Which members of the court does the opinion excerpt list as voting for reversal or for affirmance?
----- Selected passage
Decided: January 24, 1955.

WILLIAM E. GLOVER, PLAINTIFF-RESPONDENT,
v.
SIMMONS COMPANY, DEFENDANT-APPELLANT, AND DANIEL LEEDS MILLER, INC., PINGRY SCHOOL AND BOARD OF REVIEW, DIVISION OF EMPLOYMENT SECURITY, NEW JERSEY DEPARTMENT OF LABOR AND INDUSTRY, DEFENDANTS-RESPONDENTS



On appeal from the Superior Court, Appellate Division, whose opinion is reported in 31 N.J. Super. 308.

For reversal -- Chief Justice Vanderbilt, and Justices Heher, Oliphant and Brennan. For affirmance -- Justices Wachenfeld, Burling and Jacobs. The opinion of the court was delivered by Oliphant, J. Burling, J. (dissenting). Mr. Justice Wachenfeld and Mr. Justice Jacobs authorize me to state that they join in the views expressed in this opinion.

Oliphant

[17 NJ Page 315] This is an appeal from a judgment of the Superior Court, Appellate Division, which affirmed a decision of the Board of Review of the Division of Employment Security awarding unemployment compensation benefits to the respondent, Glover, for the weeks ending July 12, 1953 and

July 19, 1953, in which period the plant of the appellant, Simmons Company, was shut down for a vacation period.

On February 13, 1953 Glover commenced his employment with the Simmons Company and designated the Upholsterers' International Union of North America, A.F. of L., as his representative for the purpose of collective bargaining. The union had consummated an agreement with the Simmons Company which provided for paid vacations of one week for employees with one to five years of service, of two weeks for those with five or more years, and of three weeks for those with at least 15 years; Art. VII, sec. 1 and 2 of the agreement. It was stipulated that those who were entitled to one week would take the vacation for 1953 during the week beginning July 6; those with two weeks would be off for two weeks beginning July 6; and those whose service qualified them for three weeks would take the first two during the same two weeks of July and the third at a time to be selected by the management. The plant shut down on July 6, 1953, solely for the two-week vacation period.

Glover, whose employment had started in February 1953, therefore was not qualified for a vacation with pay, and was notified that he was being laid off for two weeks.
----------
----- Information supplied
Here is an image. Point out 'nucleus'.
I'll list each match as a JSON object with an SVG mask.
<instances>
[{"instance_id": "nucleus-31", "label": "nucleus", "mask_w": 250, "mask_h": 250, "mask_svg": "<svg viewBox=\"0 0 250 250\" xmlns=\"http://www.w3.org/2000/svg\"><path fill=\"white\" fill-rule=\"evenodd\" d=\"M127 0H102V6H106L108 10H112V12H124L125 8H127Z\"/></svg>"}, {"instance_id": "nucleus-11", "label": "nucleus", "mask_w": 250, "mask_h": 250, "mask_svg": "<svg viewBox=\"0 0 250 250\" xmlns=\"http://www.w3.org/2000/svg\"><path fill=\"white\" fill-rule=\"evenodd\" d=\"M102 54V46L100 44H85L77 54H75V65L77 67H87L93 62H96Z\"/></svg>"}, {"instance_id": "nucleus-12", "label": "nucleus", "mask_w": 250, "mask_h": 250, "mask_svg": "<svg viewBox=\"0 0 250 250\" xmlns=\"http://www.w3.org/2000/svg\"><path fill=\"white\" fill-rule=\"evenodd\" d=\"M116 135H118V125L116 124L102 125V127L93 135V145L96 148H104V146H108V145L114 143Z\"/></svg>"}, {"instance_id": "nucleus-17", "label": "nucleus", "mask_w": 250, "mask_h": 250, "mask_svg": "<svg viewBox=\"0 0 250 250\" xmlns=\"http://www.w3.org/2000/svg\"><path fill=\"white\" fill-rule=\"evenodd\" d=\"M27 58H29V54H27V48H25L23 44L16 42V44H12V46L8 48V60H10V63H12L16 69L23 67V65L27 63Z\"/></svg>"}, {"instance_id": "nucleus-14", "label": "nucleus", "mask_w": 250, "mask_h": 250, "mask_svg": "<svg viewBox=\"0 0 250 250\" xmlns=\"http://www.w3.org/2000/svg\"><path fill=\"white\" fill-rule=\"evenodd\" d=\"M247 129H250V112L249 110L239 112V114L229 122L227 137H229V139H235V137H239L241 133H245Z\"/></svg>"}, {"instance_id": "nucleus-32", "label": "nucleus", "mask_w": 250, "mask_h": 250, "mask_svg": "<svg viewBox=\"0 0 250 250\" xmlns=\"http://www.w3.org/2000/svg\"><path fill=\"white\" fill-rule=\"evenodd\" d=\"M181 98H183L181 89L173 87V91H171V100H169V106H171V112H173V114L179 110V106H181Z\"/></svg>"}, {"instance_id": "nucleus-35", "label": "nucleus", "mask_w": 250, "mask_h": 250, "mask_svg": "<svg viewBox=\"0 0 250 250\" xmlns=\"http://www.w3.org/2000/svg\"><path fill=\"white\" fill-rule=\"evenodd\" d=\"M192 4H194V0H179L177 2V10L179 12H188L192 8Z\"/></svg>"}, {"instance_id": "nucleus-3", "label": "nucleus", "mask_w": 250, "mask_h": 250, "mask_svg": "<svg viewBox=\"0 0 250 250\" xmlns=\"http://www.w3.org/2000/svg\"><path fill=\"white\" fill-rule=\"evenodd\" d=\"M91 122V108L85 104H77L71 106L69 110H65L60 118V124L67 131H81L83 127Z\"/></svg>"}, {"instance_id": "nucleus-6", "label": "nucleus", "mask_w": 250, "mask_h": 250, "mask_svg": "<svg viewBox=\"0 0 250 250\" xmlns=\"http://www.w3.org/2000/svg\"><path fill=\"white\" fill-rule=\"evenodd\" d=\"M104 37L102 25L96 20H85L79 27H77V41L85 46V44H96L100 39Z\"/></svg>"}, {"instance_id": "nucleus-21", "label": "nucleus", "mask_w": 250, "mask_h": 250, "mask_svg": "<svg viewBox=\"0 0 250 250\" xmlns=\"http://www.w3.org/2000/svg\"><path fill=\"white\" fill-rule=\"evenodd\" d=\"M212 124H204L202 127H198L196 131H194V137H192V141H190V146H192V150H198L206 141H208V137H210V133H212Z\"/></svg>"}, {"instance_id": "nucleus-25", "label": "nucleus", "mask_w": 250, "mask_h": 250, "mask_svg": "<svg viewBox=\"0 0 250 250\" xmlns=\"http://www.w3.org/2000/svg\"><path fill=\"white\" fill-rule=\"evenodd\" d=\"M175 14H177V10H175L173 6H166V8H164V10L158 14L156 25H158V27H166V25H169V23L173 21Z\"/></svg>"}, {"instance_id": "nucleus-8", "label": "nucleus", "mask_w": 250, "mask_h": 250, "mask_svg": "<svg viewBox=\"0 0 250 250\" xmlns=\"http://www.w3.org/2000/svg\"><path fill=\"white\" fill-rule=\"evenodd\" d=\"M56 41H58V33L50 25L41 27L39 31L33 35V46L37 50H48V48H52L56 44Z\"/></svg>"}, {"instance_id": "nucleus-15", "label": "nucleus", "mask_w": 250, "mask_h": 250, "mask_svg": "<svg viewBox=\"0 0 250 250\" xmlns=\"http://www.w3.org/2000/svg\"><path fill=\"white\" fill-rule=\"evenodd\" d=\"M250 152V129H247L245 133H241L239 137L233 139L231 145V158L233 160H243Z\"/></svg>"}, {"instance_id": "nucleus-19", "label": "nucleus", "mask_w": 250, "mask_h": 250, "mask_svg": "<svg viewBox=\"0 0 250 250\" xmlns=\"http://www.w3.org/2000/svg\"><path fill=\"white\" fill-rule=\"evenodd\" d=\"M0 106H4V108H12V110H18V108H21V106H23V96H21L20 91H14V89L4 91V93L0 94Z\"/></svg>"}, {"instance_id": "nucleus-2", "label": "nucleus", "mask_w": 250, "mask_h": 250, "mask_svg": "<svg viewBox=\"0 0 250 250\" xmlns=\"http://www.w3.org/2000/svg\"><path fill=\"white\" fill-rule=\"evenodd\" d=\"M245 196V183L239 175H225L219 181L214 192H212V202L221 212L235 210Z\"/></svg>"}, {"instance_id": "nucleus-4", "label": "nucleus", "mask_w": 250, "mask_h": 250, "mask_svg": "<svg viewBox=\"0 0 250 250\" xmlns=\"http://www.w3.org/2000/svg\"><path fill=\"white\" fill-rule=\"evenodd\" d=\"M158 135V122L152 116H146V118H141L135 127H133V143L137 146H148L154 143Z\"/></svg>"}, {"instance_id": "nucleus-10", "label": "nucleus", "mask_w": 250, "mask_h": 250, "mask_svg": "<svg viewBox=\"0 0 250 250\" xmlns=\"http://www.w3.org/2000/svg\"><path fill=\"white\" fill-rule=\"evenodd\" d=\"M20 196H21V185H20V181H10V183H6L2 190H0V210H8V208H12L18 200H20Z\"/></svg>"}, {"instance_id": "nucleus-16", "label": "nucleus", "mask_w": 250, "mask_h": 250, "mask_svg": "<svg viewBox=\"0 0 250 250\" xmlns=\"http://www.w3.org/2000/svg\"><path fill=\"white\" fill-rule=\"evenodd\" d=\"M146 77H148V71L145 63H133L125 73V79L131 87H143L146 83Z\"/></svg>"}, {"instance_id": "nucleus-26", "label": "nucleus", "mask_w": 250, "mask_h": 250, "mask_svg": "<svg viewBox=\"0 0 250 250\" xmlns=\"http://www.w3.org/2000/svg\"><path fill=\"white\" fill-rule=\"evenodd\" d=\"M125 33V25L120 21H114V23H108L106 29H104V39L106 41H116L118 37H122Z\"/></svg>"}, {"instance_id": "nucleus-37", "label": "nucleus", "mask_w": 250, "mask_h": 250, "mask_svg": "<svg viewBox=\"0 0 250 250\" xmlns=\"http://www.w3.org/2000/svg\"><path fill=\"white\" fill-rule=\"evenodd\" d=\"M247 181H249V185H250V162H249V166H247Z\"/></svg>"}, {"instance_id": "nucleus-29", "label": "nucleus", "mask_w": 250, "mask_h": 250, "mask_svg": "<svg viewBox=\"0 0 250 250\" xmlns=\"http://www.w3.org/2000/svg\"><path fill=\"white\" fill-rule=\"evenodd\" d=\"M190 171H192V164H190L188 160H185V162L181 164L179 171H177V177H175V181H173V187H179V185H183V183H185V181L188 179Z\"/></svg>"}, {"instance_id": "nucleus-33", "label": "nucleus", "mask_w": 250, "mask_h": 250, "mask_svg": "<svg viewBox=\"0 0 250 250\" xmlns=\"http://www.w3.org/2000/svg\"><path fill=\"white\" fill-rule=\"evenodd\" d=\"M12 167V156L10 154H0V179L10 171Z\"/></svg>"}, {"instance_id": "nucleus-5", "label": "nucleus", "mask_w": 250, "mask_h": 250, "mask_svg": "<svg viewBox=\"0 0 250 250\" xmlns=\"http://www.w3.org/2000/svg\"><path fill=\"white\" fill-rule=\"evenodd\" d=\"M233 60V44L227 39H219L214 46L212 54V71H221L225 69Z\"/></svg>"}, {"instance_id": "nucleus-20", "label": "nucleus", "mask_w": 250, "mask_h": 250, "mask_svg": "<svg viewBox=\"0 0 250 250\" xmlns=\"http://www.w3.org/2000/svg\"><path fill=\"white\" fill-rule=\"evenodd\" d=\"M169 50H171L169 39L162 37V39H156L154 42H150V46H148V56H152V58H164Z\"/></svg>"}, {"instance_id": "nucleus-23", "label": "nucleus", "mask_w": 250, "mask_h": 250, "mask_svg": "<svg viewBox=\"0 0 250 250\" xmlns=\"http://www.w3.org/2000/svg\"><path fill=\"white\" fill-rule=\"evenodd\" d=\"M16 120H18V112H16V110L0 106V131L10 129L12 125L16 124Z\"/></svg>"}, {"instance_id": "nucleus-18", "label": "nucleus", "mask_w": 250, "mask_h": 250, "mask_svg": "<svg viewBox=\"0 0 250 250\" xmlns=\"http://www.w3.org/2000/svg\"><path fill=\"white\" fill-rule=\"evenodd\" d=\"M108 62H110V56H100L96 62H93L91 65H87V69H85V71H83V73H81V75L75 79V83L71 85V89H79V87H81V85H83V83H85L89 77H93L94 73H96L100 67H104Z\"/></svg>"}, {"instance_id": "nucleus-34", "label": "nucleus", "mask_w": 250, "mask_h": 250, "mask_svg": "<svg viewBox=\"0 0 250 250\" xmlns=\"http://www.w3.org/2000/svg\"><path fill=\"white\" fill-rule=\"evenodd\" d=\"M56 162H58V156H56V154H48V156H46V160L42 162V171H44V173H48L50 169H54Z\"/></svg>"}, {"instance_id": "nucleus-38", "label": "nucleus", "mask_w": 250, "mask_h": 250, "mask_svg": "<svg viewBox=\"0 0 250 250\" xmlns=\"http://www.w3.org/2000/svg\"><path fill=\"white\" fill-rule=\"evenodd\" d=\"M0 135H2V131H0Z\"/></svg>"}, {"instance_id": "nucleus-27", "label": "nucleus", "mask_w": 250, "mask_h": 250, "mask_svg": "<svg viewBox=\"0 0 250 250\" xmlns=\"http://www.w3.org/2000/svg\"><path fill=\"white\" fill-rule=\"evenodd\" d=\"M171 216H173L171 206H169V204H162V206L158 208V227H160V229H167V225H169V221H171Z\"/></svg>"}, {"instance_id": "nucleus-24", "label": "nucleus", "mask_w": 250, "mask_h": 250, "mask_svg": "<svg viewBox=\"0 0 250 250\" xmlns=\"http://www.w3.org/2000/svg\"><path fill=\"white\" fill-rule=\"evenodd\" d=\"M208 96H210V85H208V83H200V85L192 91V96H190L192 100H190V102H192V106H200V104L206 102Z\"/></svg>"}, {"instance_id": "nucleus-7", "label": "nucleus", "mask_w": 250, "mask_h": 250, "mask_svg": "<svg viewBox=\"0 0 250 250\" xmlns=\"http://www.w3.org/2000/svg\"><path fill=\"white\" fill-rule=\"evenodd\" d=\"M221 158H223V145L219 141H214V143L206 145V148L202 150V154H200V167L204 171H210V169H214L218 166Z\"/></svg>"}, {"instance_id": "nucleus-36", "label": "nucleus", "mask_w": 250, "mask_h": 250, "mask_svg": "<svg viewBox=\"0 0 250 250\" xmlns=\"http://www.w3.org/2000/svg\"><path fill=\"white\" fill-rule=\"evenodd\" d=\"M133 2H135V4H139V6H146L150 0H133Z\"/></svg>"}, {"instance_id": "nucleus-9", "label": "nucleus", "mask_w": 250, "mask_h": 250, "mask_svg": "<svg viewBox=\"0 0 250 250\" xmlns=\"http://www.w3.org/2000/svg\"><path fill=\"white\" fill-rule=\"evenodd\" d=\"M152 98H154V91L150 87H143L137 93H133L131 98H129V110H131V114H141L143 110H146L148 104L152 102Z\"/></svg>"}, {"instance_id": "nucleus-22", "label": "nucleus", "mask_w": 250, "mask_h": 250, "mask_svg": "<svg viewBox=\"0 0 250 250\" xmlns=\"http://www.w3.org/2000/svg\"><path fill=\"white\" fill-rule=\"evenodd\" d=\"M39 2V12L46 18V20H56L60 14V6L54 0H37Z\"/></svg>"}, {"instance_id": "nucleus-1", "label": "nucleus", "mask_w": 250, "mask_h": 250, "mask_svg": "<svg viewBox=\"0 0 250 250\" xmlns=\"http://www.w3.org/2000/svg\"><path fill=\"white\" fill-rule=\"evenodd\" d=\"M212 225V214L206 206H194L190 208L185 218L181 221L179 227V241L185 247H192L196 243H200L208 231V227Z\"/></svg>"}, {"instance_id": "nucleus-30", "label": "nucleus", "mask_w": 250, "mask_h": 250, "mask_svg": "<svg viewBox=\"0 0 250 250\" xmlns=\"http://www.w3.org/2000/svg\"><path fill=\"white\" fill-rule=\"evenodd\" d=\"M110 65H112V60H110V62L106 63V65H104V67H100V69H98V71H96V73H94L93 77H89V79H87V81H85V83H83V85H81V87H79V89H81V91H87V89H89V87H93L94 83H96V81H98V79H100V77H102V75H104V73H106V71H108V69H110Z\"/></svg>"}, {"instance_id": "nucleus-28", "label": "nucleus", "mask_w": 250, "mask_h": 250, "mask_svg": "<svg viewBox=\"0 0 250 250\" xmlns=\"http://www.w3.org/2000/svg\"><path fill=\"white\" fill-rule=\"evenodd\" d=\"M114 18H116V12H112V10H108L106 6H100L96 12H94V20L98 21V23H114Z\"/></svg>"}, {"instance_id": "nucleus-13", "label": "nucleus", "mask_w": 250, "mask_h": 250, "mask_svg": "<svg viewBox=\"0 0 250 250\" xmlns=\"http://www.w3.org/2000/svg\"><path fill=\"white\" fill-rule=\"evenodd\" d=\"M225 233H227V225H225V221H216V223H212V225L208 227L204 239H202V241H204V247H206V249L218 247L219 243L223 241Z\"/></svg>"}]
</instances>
----------
#### Result
For reversal: Chief Justice Vanderbilt, Justice Heher, Justice Oliphant, and Justice Brennan.
For affirmance: Justice Wachenfeld, Justice Burling, and Justice Jacobs.